There are virgins of all ages on the site, but those who remain so past the age of 30 are considered wizards. The “magic” they acquire is just the recognition that they’ve surpassed the age of youth and temptation with their celibacy in tact. One user explains that being a wizard stands for “the rejection of humanity, the acquisition of magic and wisdom. And these things are not found in the pursuit of earthly pleasures.” Members are encouraged to abstain from any social activity that doesn’t occur through the internet.

Wizardchan members believe firmly that women are the most powerful people in society because no matter how awkward or unattractive they are, they will always get sex, and that Alpha males, who they call Chads, are fixated on being impressive to women. There are currently over 400,000 posts on Wizardchan and 6,300 members, with about 200 people posting each day. The hardest challenge for me in reporting on Wizardchan was trying to get the wizards to speak to me because, of course, I’m a woman! So I mainly lurked on the board and talked to former members.

Most of the men on Wizardchan are in their mid 20s to mid 30s and the majority are white. These are the disaffected males who feel let down and left out by the progressive movements of modern society. The wizards, although unique, are part of a subculture of people–unofficial organizations born out of Reddit threads, such as MGTOW (Men Going Their Own Way, a male right’s activist group) and The Red Pill (pick-up artists)–who feel left behind by a world fueled by post-gender rights movements, Black Lives Matter, and the sexual revolution, to name a few. So these groups have formed self-preservation and defense mechanisms against the rapid social changes that are taking place in our current political climate.

---+---

* **REQUEST**
Rewrite the passage of the Wizardchan text that opens with the words "There are virgins" and closes with "through the internet.", replacing "celibacy" with "abstinence".

* **PROVIDED DATA**
---+---

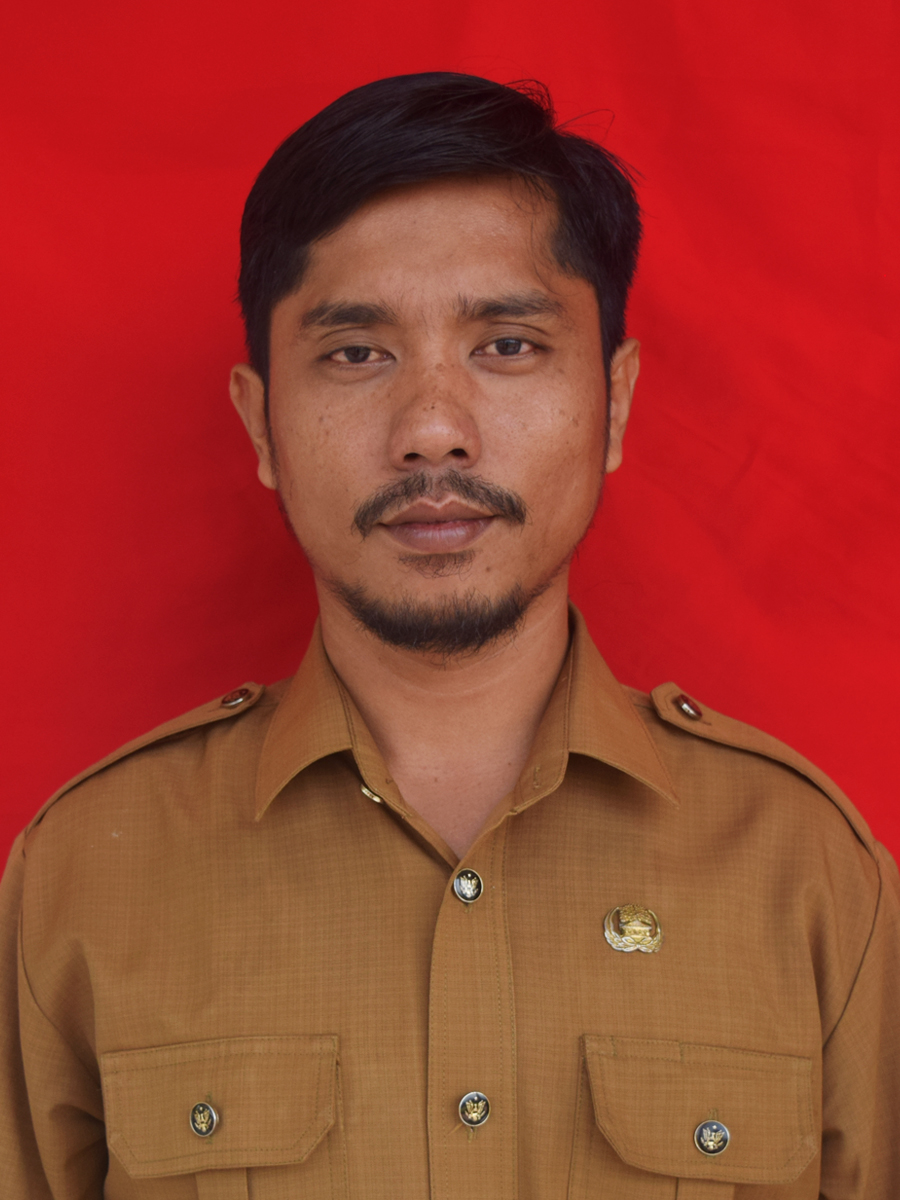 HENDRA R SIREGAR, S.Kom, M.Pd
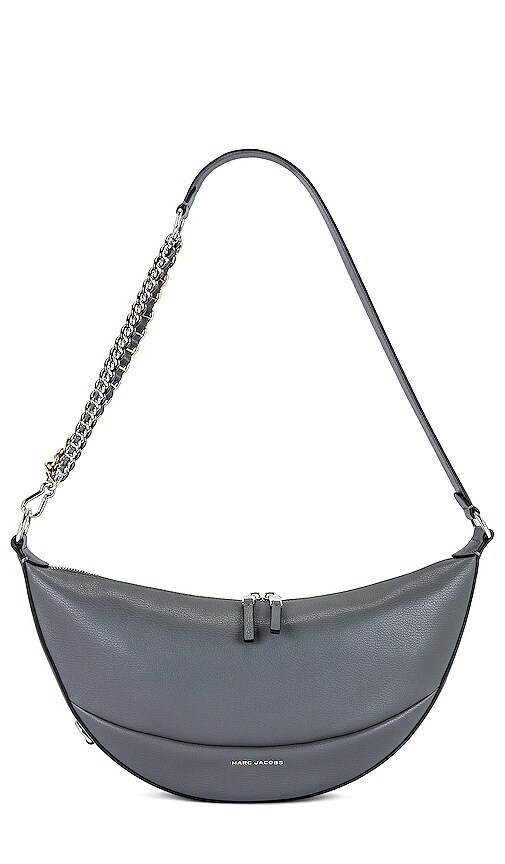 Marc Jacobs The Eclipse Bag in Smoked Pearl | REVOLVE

---+---

* **ANSWER TO THE PROBLEM**
There are virgins of all ages on the site, but those who remain so past the age of 30 are considered wizards. The “magic” they acquire is just the recognition that they’ve surpassed the age of youth and temptation with their abstinence in tact. One user explains that being a wizard stands for “the rejection of humanity, the acquisition of magic and wisdom. And these things are not found in the pursuit of earthly pleasures.” Members are encouraged to abstain from any social activity that doesn’t occur through the internet.